**CHECK YOUR UNDERSTANDING**
1. From the passage below about getting up for a ministry engagement, list every detail it gives about the weather or the chill that morning.
2. In the passage below about getting up for a ministry engagement, what time had the writer gone to bed before the alarm went off?

[STUDY TEXT — start]

Delirious. It's the only word I can think of to describe the way I was feeling yesterday morning at 6AM when my alarm began blaring. I'd just gone to bed at 5AM and my eyes felt like someone had poured sand in them.
As you may know, this past week has been filled with trips to the hospital to visit my dad and then, late nights trying to catch up on what I couldn't do during the day. Sleep had quickly become a luxury I couldn't afford and yesterday, my tank was on empty.
I was physically and mentally drained. Plain and simple.
Plus, the temperatures outside had significantly dropped and the cold chill from outdoors had crept into the house, making it feel all drafty. The overcast sky and the sound of the gentle rain tapping the windowpane in my bedroom made it a perfect morning just to throw the covers back over my head and go to sleep.
All was perfectly quiet and still. I wanted to cry thinking about having to move, but I figured that it would've been somewhat ridiculous to be reduced to a blubbering mess over something I knew the Lord wanted me to do.
I had a ministry engagement to fulfill--one that the Holy Spirit inside of me wouldn't let me cancel.
I was on assignment and though it was a real fight to get myself up and out of bed, I knew God had work for me to accomplish on His behalf and this wasn't the time to back out of it.
I figured I'd just catch up on some shut-eye later.
So, I got myself together and made it to that ministry engagement and the Lord moved mightily. When it was over, I had no doubt that pressing my way was the right thing to do. After I got home, I crashed... it was beautiful.

[STUDY TEXT — finish]
[DATA LISTING — start]

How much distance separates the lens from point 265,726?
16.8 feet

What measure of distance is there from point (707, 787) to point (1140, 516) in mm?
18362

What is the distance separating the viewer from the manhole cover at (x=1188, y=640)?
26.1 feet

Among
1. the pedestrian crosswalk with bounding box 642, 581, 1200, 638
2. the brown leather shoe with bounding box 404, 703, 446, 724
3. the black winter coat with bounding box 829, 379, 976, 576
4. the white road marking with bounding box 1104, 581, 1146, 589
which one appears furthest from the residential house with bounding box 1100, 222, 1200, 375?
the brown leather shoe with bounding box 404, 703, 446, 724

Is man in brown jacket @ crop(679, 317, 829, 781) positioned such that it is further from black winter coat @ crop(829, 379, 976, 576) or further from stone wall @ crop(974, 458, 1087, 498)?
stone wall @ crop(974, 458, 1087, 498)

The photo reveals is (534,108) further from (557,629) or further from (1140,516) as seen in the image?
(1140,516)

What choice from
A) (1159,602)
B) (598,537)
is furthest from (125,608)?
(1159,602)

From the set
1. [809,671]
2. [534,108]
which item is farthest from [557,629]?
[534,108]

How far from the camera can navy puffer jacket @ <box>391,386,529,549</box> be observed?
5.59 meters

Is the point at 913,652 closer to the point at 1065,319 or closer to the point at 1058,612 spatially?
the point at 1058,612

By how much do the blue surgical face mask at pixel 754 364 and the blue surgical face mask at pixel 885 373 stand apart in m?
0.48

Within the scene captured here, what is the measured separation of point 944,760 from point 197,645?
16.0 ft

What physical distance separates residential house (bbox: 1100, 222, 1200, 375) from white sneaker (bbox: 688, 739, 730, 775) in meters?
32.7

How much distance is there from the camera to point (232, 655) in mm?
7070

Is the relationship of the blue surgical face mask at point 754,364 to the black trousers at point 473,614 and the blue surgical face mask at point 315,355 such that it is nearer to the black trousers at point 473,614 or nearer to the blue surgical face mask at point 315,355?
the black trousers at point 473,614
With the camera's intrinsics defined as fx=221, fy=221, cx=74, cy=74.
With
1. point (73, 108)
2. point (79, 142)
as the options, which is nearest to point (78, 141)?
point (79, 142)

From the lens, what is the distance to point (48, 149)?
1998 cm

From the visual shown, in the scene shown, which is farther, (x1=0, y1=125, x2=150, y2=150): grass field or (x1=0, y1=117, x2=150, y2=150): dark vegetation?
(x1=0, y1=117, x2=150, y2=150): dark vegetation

[DATA LISTING — finish]

**RESULTS FOR EACH TASK**
1.
- The temperatures outside had significantly dropped.
- A cold chill from outdoors had crept into the house and made it feel drafty.
- The sky was overcast.
- A gentle rain was tapping the bedroom windowpane.

2. 5AM